#### Sayfa alıntısı
"""

HERKES NEREDE?
NEDEN UZAYLILARLA KARŞILAŞMADIĞIMIZI AÇIKLAYAN 17 HİPOTEZ
Barış ÖZCAN anlatımıyla...
Herkes nerede?
1950’de
Los Alamos Laboratuvarı’nda çalışan fizikçi Enrico Fermi sordu bu soruyu. Çok basit bir soru gibi
görünebilir. Ama hikayesini dinleyince hiç de basit olmayan ve hala cevabı
verilemeyen bir soru olduğunu anlayacaksınız.
Big
Bang Theory dizisini izleyenler genç bilim insanlarının kafeteryada yaptıkları
“geyik muhabbetleri”ni iyi bilirler. İşte buna benzer şekilde Fermi ve
arkadaşları da sıcak bir yaz günü öğle yemeği yedikleri masanın etrafında bir
karikatür hakkında konuşuyorlardı. Çünkü o günlerde uçan daire gördüğünü iddia
eden insanların sayısında artış vardı ve alakasız gibi gözükse de New York’taki
çöp kutuları ortadan kayboluyordu. İşte bu karikatür kaybolan çöp kutularını
yağmacı uzaylıların çaldığını gösteriyordu.
Turhan Selçuk’un da dediği gibi karikatürün güçlü bir sanat
olmasının nedenleri var ve sadece bu olay bile bize neden güçlü olduğunu
gösteriyor. Çünkü bu bilim insanları konuya güldükten hemen sonra gerçek olup
olamama ihtimali hakkında konuşmaya başladılar. Gerçekten de uzaylılar var mı? Daha
da önemlisi bunlar yeryüzünü ziyaret edebilecek kadar gelişmiş bir teknolojiye
sahip mi?
Şimdi
ben size bir ara soru sorayım. Dünyadaki kum taneleri mi yoksa uzaydaki
yıldızlar mı daha fazla sayıdadır? Hawaii Üniversitesi’nden bir grup
araştırmacı bu sorunun cevabını merak etmişler ve yaklaşık olarak
hesaplamışlar. Yeryüzündeki tüm plajlar, çöller ve kumun olabildiği her yerin
toplam alanından yola çıkarak 1018 civarında kum tanesi olduğunu
bulmuşlar. Bu 1’in yanında 18 sıfır demek. Peki yıldız sayısı? Gözlemlenebilir
evrende 1022 ila 1024 kadar yıldız olduğu tahmin ediliyor. Bu 1’in
yanında çok daha fazla sayıda sıfır demek. Yani bir dahaki sefere plajda
kumlarla oynarken şunu düşünün, ayağınızın altındaki her bir kum tanesine
karşılık uzayda en az 10000 tane yıldız var. Bakın yıldız diyorum, gezegen
değil!

"""

#### Veri bloğu

"""

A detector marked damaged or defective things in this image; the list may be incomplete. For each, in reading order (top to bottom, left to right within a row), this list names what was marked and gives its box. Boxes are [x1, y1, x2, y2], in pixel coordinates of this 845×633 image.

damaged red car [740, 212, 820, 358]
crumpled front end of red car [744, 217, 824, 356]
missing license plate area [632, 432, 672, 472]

"""

#### Yapılacak alıştırmalar
1) Sayfa alıntısına göre Enrico Fermi 1950'de hangi laboratuvarda çalışıyordu?
2) Sayfa alıntısından "NEDEN UZAYLILARLA KARŞILAŞMADIĞIMIZI" sözlerinden başlayıp "soru olduğunu anlayacaksınız." sözlerine kadar, bu sözler de dahil olmak üzere, olduğu gibi çıkarın.
3) Sayfa alıntısında adı geçen bütün kişileri sıralayın.
Bu malzeme, sayfa alıntısından ayrı ve bağımsızdır.

#### Soruların çözümleri
1) Los Alamos Laboratuvarı'nda.

2)
NEDEN UZAYLILARLA KARŞILAŞMADIĞIMIZI AÇIKLAYAN 17 HİPOTEZ
Barış ÖZCAN anlatımıyla...
Herkes nerede?
1950’de
Los Alamos Laboratuvarı’nda çalışan fizikçi Enrico Fermi sordu bu soruyu. Çok basit bir soru gibi
görünebilir. Ama hikayesini dinleyince hiç de basit olmayan ve hala cevabı
verilemeyen bir soru olduğunu anlayacaksınız.

3) Barış ÖZCAN, Enrico Fermi, Turhan Selçuk